Start of SOURCE PASSAGE
Composed predominantly of stillness with erratic musical outbursts, ‘Barrage’ focuses on a tri-generational rift in feminine identity building, in which each daughter fails to completely understand her own mother. Though ‘actress-of-the-moment’ Isabelle Huppert plays the grand matriarch wielding total control and the final word, her screen time is miniscule against a second act which sees Cathrine and her daughter Alba journey into the woods in an effort to re-connect an interrupted bond.
I interviewed Director Laura Schroeder at the Vilnius Film Festival, where she was surprised to see me that morning (I couldn’t blame her as I was early) and returned shortly with a modest breakfast plate and tea. Inquisitive eyes rounded out her steady voice.
MLP: How did you decide to become a filmmaker?
Laura Schroeder: I didn’t decide straight away to become a filmmaker but I knew when I was around 16-17 that I wanted to study cinema. I think I wasn’t quite sure at that point if I wanted to be a director. I was really interested in being a cinematographer as well. It started because I started seeing different films. At that age I started seeing the French New Wave and Italian films, I started developing my own photographs in black and white, I started to write…
Was there an autobiographical element to Barrage?
Yes and no. I did play tennis, so I took that from there. I didn’t go through what the characters Cathrine and Alba go through in the film. I don’t have a daughter but I do have a mother. In my eyes, if you write something, you always draw from your own life, and then afterwards you transform it to make it fictionally more interesting.
Since you don’t have a daughter, how did you decide to use 3 generations of women instead of 2?
End of SOURCE PASSAGE
Start of DATASET RECORDS
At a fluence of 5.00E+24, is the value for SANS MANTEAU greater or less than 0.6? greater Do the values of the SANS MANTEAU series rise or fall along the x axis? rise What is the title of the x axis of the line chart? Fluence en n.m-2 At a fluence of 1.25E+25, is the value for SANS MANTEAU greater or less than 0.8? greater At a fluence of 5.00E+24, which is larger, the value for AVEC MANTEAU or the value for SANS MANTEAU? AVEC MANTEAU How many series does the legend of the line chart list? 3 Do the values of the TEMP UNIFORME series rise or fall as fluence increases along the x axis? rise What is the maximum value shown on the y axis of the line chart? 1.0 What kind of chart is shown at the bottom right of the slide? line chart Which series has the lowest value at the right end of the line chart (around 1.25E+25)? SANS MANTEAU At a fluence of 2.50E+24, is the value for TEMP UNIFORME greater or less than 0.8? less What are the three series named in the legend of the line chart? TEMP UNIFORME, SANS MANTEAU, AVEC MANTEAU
End of DATASET RECORDS
Start of DATASET RECORDS
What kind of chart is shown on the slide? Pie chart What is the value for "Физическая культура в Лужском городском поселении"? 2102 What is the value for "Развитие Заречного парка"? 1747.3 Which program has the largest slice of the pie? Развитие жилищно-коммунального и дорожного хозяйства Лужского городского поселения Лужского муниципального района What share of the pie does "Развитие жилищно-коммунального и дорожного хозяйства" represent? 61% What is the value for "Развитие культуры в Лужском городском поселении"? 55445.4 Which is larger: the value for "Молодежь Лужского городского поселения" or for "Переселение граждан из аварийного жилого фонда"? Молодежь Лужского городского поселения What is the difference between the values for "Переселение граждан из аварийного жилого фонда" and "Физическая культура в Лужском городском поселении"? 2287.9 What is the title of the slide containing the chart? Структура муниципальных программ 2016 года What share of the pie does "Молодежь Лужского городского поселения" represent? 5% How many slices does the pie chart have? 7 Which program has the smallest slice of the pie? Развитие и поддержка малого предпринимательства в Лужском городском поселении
End of DATASET RECORDS
(PROMPT)
Extend the Laura Schroeder interview about the film 'Barrage' past its final line, continuing the text from there.

(RESPONSE TO THIS EXERCISE)
It was important to me not only to have that mother-daughter relationship between Cathrine and Alba, but also the other generation before, with the grandmother because the film is also about the repetition from one generation to the other, so it could not only be one single generation and I think the way Cathrine deals with Alba has been influenced so much by what she has gone through with Elizabeth. So it was trying to build this mirror. I didn’t want to give all the psychological background of what has happened, why Cathrine is like this, and the triangle relationship, the double mother-daughter relationship allowed me to see how Elizabeth behaves with Alba, imagining that that could’ve already been the same with Cathrine in a way.
Do you relate this echo of behaviors through generations to maybe echoes of scenes in the film – the way music comes in? I felt some sort of echo in the way that the scene was set each time that a new song came in. Was there any kind of template?No, no there wasn’t. To me, the music comes in quite late in the film. Which was a choice and then also not a choice. The first time you hear music is when they leave Cathrine’s apartment and they finally depart, something else is starting. To me the music…How can I say… it’s a very important part already when I write, I think about the music at that point I put it in the script even though afterwards it changes, but the spots where there’s music didn’t change much from the writing through the final editing.
I think I use music to give a different texture. (SPOILERS) For instance, the scene where Charbon the dog dies, and then afterwards they drive off, we tried different music on that scene and I thought it was interesting how the music – of course it seems obvious, music always influences what you see – but in that specific scene how much it was about finding exactly the right tone, because Charbon has died and we don’t know where they’re [going], so it had to be a bit unsettling but at the same time I didn’t want to go into a thriller. Music is something very intuitive. It’s the same when I write. It can influence my writing. So no, to answer your question with a clear answer; no, to me the music is not with the generations, I didn’t see it that way, no.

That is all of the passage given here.